What is needed: Every record must be repeated exactly; omit any pictures they contain.
((
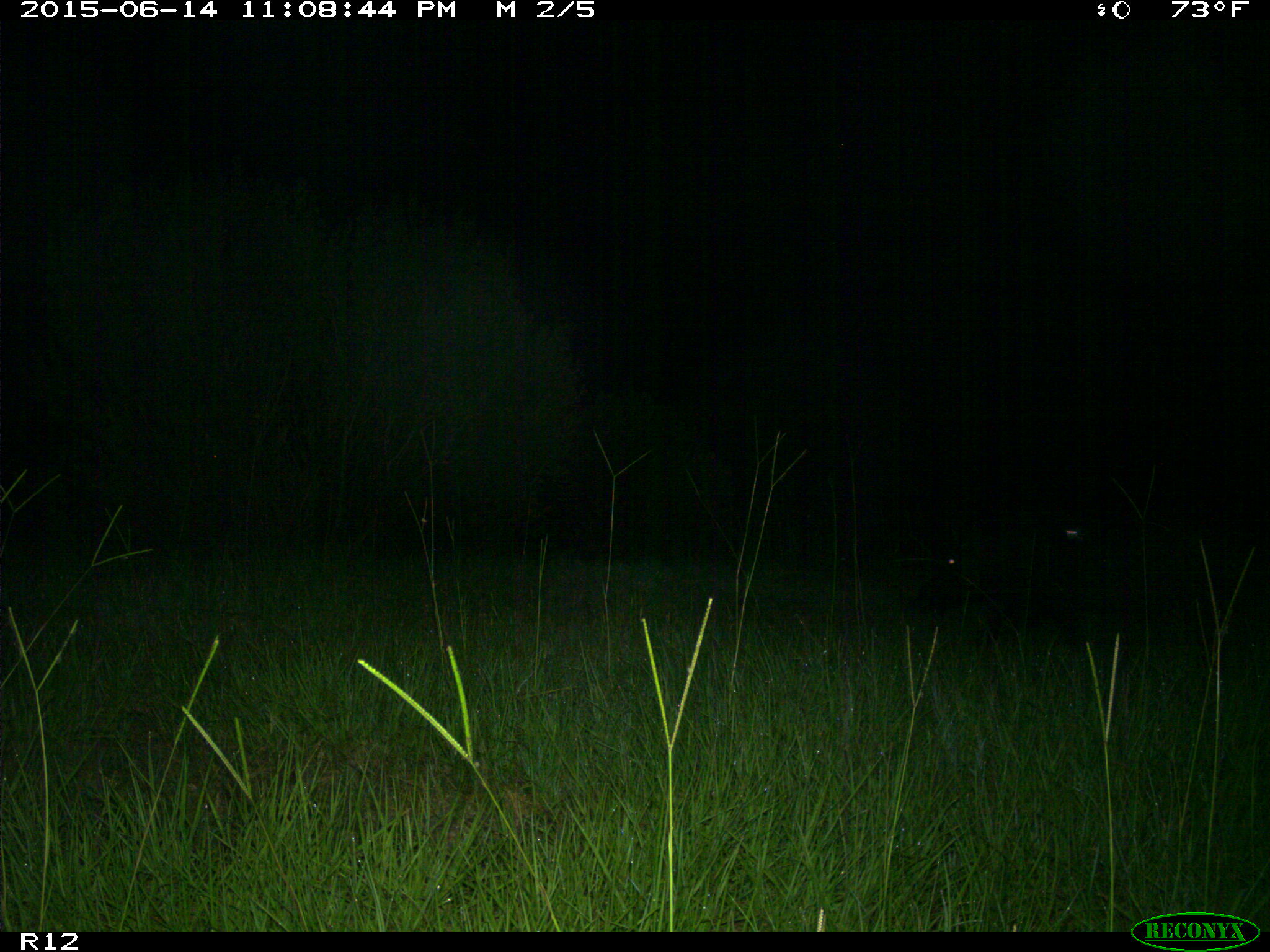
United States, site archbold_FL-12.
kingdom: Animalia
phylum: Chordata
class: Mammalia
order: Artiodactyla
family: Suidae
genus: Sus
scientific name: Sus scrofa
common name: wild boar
))
Answer to the exercise:
United States, site archbold_FL-12.
kingdom: Animalia
phylum: Chordata
class: Mammalia
order: Artiodactyla
family: Suidae
genus: Sus
scientific name: Sus scrofa
common name: wild boar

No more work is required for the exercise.